Por Bia Barbosa e Jonas Valente*

Na manhã dessa terça-feira (22/04), os corredores do Senado ficaram movimentados. Era a corrida contra o tempo para aprovar em três comissões o texto do Marco Civil da Internet, de modo que ele pudesse ir a Plenário ainda na tarde do mesmo dia.

Na Comissão de Ciência e Tecnologia, o texto passou com duas emendas de redação que traziam ajustes pontuais. Na Comissão de Constituição e Justiça, o relator, Vital do Rêgo (PMBD-PB), acatou outras duas emendas. Uma delas mudava o Artigo 15 definindo que apenas delegados de polícia e o Ministério Público – e não mais “autoridades judiciárias e administrativas”, como estava na redação original – poderiam requisitar as informações de acesso do usuário que, pelo projeto, deveriam ser guardadas por até seis meses. Não havia acordo do texto com o Ministério da Justiça e a alteração, mesmo anunciada como de redação, mexia no mérito do projeto e poderia abrir um flanco para questionamentos futuros da lei no Poder Judiciário.

Na Comissão de Meio Ambiente, o senador Luiz Henrique (PMDB-SC) desistiu de apresentar relatório em protesto por aquilo que classificou como “atropelo”. E a reunião para apreciar a matéria foi cancelada. Mas isso não atrapalhou o processo, uma vez que o prazo para a manifestação das comissões já havia se encerrado e a inexistência do parecer da CMA não prejudicava a tramitação.

Enquanto isso, organizações da sociedade civil integrantes da Articulação Marco Civil Já, entre elas o Intervozes, percorriam as comissões e os gabinetes para defender a aprovação do MCI naquele dia. Frente aos questionamentos de alguns senadores sobre a pressa, representantes das organizações reafirmavam que o Marco Civil era um projeto da sociedade e que o texto expressava um acordo construído a duras penas. A mudança do texto geraria o retorno para a Câmara, o que poderia enterrar o projeto ou fazê-lo suscetível novamente ao lobby do empresariado das telecomunicações. O deputado Alessandro Molon (PT-RJ), relator do texto na Câmara, que já se encontrava em São Paulo para os eventos sobre internet que ocorrem esta semana na cidade, pegou às pressas um avião para Brasília.

No plenário, a base governista fez uma disputa regimental com o PSDB e o DEM, únicas bancadas resistentes à votação da proposta. Senadores governistas tentaram um acordo com tucanos e democratas, mas havia resistência. Apesar de concordar com o mérito no geral, os dois partidos argumentavam que a pressa para garantir a aprovação a tempo de sancionar o Marco no evento NetMundial colocava o Senado a serviço do Executivo. O senador Lindbergh Farias (PT-RJ) rebateu a tese, afirmando que a agenda apertada tinha como objetivo apresentar o projeto como modelo e pautar a agenda internacional na linha de afirmação dos direitos dos usuários.

## AÇÕES NECESSÁRIAS
**1.** Liste as comissões do Senado citadas no texto sobre a votação do Marco Civil da Internet.
**2.** Dê sequência ao texto sobre a votação do Marco Civil da Internet no Senado, a partir da última frase apresentada.
A listagem que vem depois deste texto é um material independente e não se relaciona com ele.

## DADOS COLETADOS
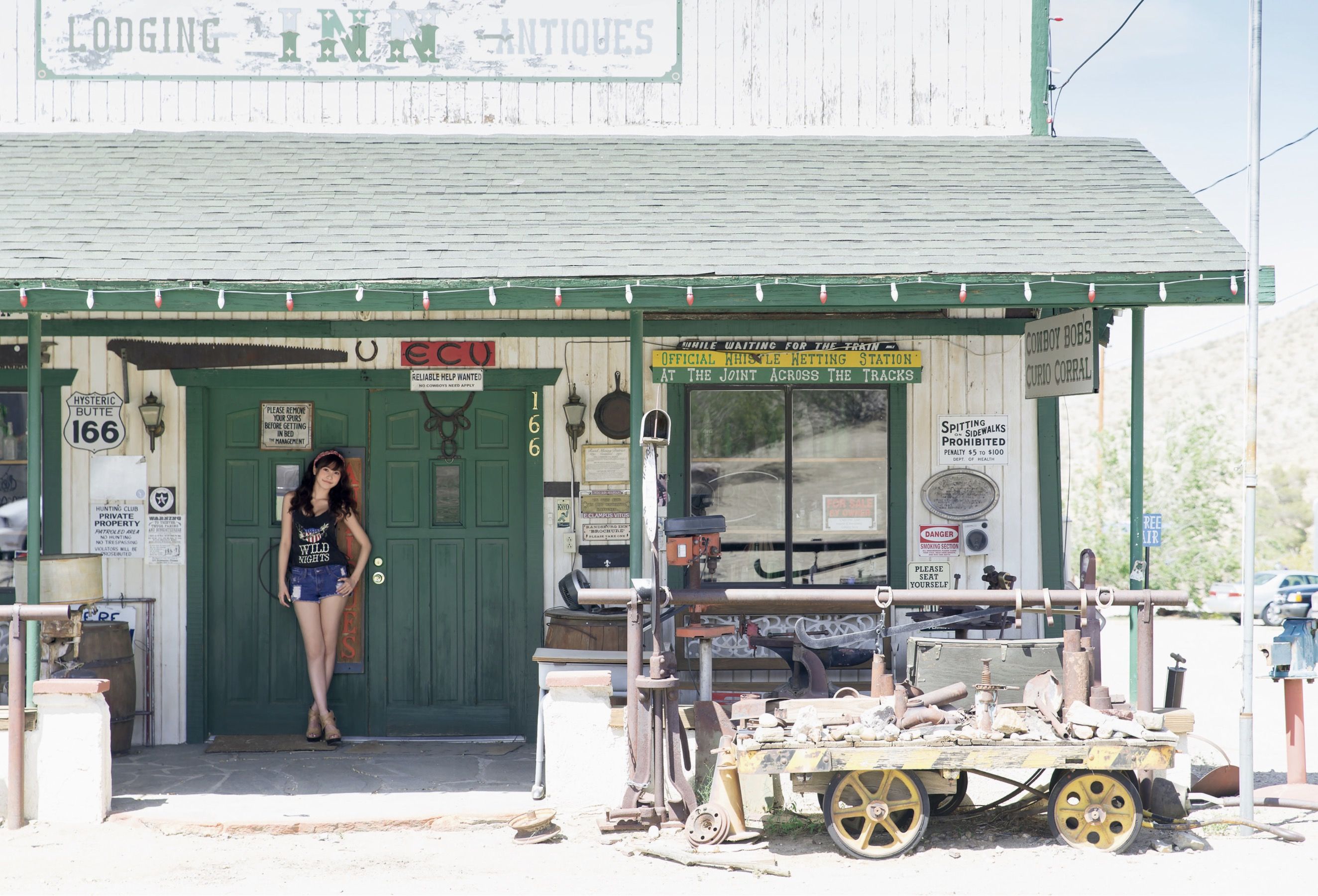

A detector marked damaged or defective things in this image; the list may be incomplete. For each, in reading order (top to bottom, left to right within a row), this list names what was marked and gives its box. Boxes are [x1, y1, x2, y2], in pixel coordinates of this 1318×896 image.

## RESPOSTAS
**1.** Comissão de Ciência e Tecnologia, Comissão de Constituição e Justiça e Comissão de Meio Ambiente.

**2.**
Sem acordo, coube ao governo exercer sua maioria. Quando a aprovação já estava consolidada, senadores de diversos partidos subiram à tribuna para ratificar o caráter histórico daquele momento e como o Brasil se tornava referência mundial ao aprovar uma das mais avançadas legislações para a área da Internet. Ativistas que acompanhavam a discussão na Tribuna de Honra conseguiram, com o apoio do senador Eduardo Suplicy (PT-SP), entrar no plenário. A sessão foi suspensa para que os representantes das organizações pudessem estirar a mesma faixa que marcou a sessão de aprovação na Câmara. A presença e a contribuição da sociedade foram reconhecidas como elemento fundamental dessa conquista da população brasileira.

Em São Paulo, a votação do Marco Civil no Senado foi acompanhada por um telão montado no Arena NetMundial, evento paralelo ao NetMundial, organizado pela Secretaria Geral da Presidência da República e pelo Comitê Gestor da Internet. No momento do anúncio, mais de 100 participantes vibraram com a aprovação da lei. Os últimos meses de intensa mobilização da sociedade civil, nas redes, nas ruas e no Congresso Nacional, foram retratados em vídeos, fotos e memes.
#Veta15Dilma

Ao mesmo tempo em que a articulação dos cidadãos em torno da defesa do Marco Civil foi destacada como fundamental para sua aprovação, todos lembraram que a luta continuaria com o pedido de veto da Presidenta Dilma ao artigo 15 do texto. Polêmico desde que foi incluído no relatório ainda em tramitação na Câmara, por força do lobby da Polícia Federal e de parte do Ministério Público, o artigo obriga todas as empresas a guardarem os dados de aplicação dos usuários por seis meses, para futuras investigações. Mesmo que o acesso a esses dados só possa se dar mediante decisão judicial, o texto viola a privacidade do cidadão e o princípio da presunção de inocência, ao tratar todos os internautas, indiscriminadamente, como supostos criminosos. Vale lembrar que esta brecha para a violação da privacidade tem impactos significativos no exercício da liberdade de expressão na rede. Afinal, se sei que meus dados de navegação serão guardados por seis meses por terceiros, provavelmente agirei de forma diferente da que agiria.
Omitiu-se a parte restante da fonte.